Die Schadstelle wird per TV-Kamera exakt eingemessen. Ein sogenannter "Packer" mit Harz imprägniertem Gewebeschlauch wird unter TV-Beobachtung an der entsprechenden Rohrstelle platziert und von innen an das Altrohr gepresst. Nach 2 - 3 Stunden Aushärtung haben Rohrinnenwand, Harz und Liner eine kraftschlüssige Verklebung gebildet. Der Packer wird entlüftet und aus dem Kanal gezogen. Die Schadstelle ist saniert und das Rohrsystem ist in kürzester Zeit wieder benutzbar.

Aus relativ geringem Materialaufwand und Zeit sparendem Arbeitsablauf resultiert ein kostengünstiges Verfahren, das eine dauerhafte Lösung für die Reparatur von örtlich begrenzten Schäden an Kanalrohren ohne Aufgrabungsarbeiten darstellt.

Ihre Vorteile auf einen Blick

• Zeitsparender Arbeitsablauf!
• Keine Erdarbeiten erforderlich, daher kostengünstig!
• Kaum Beeinträchtigung der Anwohner!
• Minimale Belästigung durch Lärm und Schmutz!
• Der Kanal ist sofort wieder einsatzbereit!
• Hohe Qualität !

 

Flüssigsanierung

Rohrsanierung im Flutungsverfahren mit dem
bewährten Zweikomponenten Flutverfahren für
kontaminierte und nicht kontaminierte Abwässer.
Ohne aufwendige Aufbruch- und Erdarbeiten.

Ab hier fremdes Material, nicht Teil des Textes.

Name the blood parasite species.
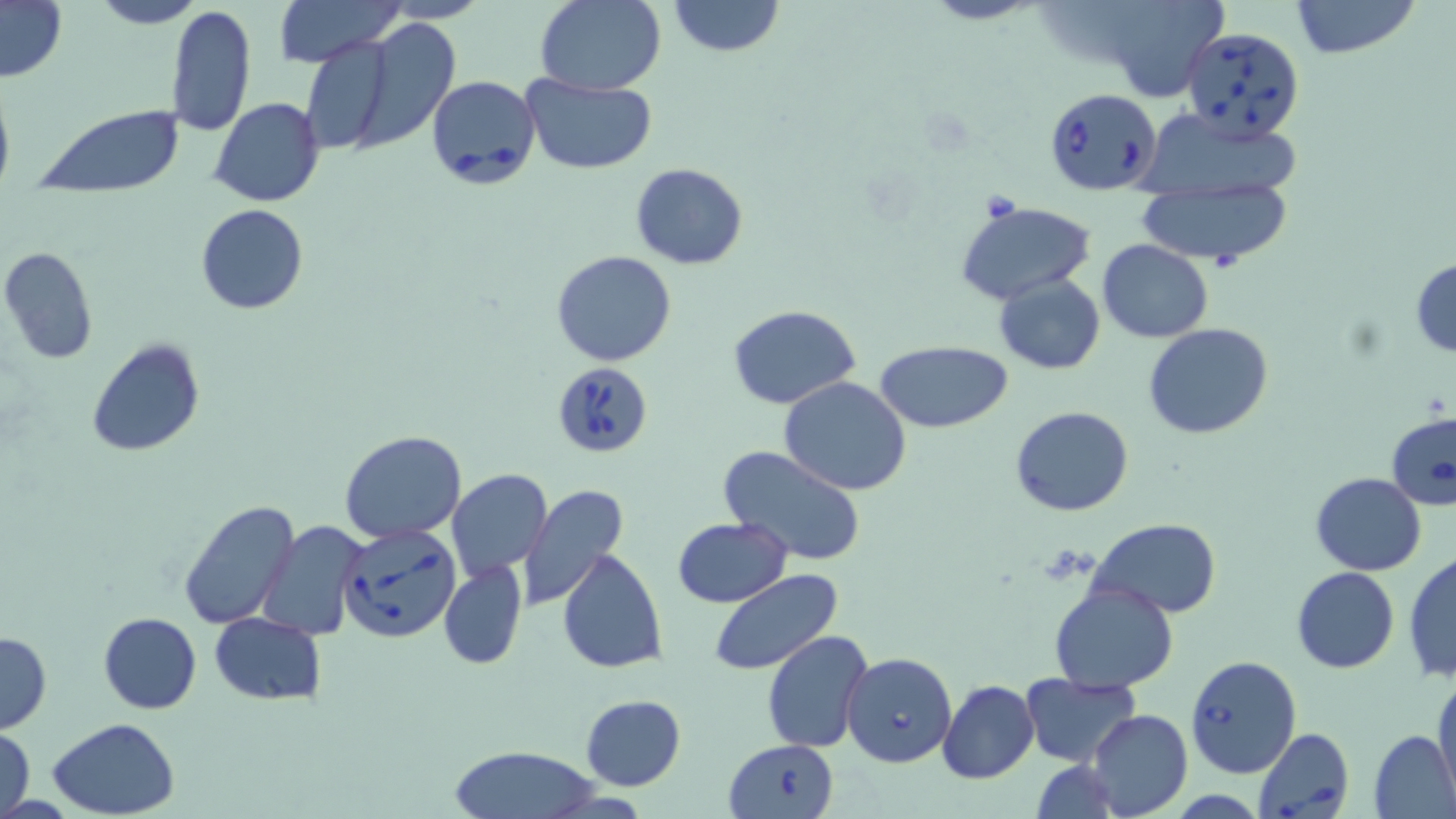
Babesia divergens.

Approximate bounding boxes as (x1,y1)-(x2,y2) corner pairs in pixels. Uninfected red blood cell locations: (90,0)-(202,27), (273,0)-(403,65), (535,0)-(665,95), (919,0)-(1046,25), (1095,0)-(1227,104), (1289,0)-(1421,59), (0,1)-(68,84), (668,1)-(783,55), (167,5)-(257,136), (352,18)-(459,148), (297,34)-(401,156), (521,75)-(657,176), (0,78)-(15,194), (209,97)-(325,206), (1135,105)-(1306,206), (32,106)-(185,195), (629,163)-(748,269), (1137,181)-(1293,267), (957,200)-(1095,302), (195,203)-(307,315), (1098,241)-(1213,342), (0,246)-(99,365), (552,250)-(676,366), (1410,259)-(1456,358), (995,275)-(1105,373), (727,304)-(861,410), (1141,322)-(1274,438), (86,337)-(204,457), (876,341)-(1012,433), (779,375)-(913,496), (1010,405)-(1134,516), (340,429)-(468,543), (718,446)-(867,566), (447,469)-(552,580), (1310,473)-(1427,576), (517,484)-(628,608), (178,497)-(302,631), (672,517)-(792,608), (1090,519)-(1222,617), (258,520)-(370,640), (557,546)-(666,675), (1404,552)-(1456,686), (439,559)-(528,670), (1291,567)-(1399,673), (710,571)-(843,674), (1049,581)-(1179,692), (98,611)-(201,712), (208,612)-(326,704), (761,630)-(873,754), (0,631)-(51,733), (1020,674)-(1141,768), (1432,676)-(1456,796), (937,680)-(1040,784), (579,694)-(686,791), (1085,708)-(1192,818), (48,718)-(183,817), (1,725)-(36,819), (1368,730)-(1456,819), (445,744)-(602,818), (1030,759)-(1120,819). Babesia divergens-infected red blood cell locations: (1181,28)-(1305,141), (426,73)-(541,191), (1043,87)-(1161,195), (553,361)-(654,458), (1385,411)-(1456,511), (337,523)-(460,643), (842,652)-(957,767), (1185,655)-(1303,778), (1251,728)-(1353,819), (723,739)-(839,819). Image is 1456×819 pixels. Light microscopy. Single field of view. Thin blood smear. May-Grünwald-Giemsa-stained preparation. 1000x magnification.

Das Sanierungsverfahren wird, wo immer möglich,
von einem Schachtbauwerk, z.B.
Leichtflüssigkeitsabscheider, Revisionsschächte,
Entwässerungseinläufe oder Linienentwässerungen
aus durchgeführt. Nach den Vorarbeiten: Reinigung,
Wasserverlustprüfung und TV-Kamera, wird anhand
des festgestellten Schadensbildes ein Sanierungsplan entwickelt, der neben dem Flutverfahren möglicherweise noch andere Sanierungsverfahren einbezieht. 

Sanierung ohne Erdarbeiten

Bei der Flutung wird das Rohrnetz nacheinander mit den beiden Systemkomponenten gefüllt.

Das Verfahren erzeugt an den Leckstellen eine mineralische Sandsteinpackung, welche die Undichtigkeit schließt. Durch diese Methode haben Sie die Gewissheit, dass keine schädliche Chemie in den Boden versenkt wird, sondern nur Calciumsilikat entsteht, wie es auch in der Natur in Millionen Tonnen vorhanden ist.

Die abschließende Druckprüfung mit Dichtheitsnachweis gibt Ihnen die Sicherheit, die gesetzlichen Auflagen erfüllt zu haben. 

Bewährtes System

Seit mehr als 15 Jahren sind Flutungsverfahren zur Kanalsanierung im Einsatz.  
Mehr als 10.000 Bauvorhaben sind seitdem durch Flutungsverfahren erfolgreich
abgedichtet worden ohne aufzugraben.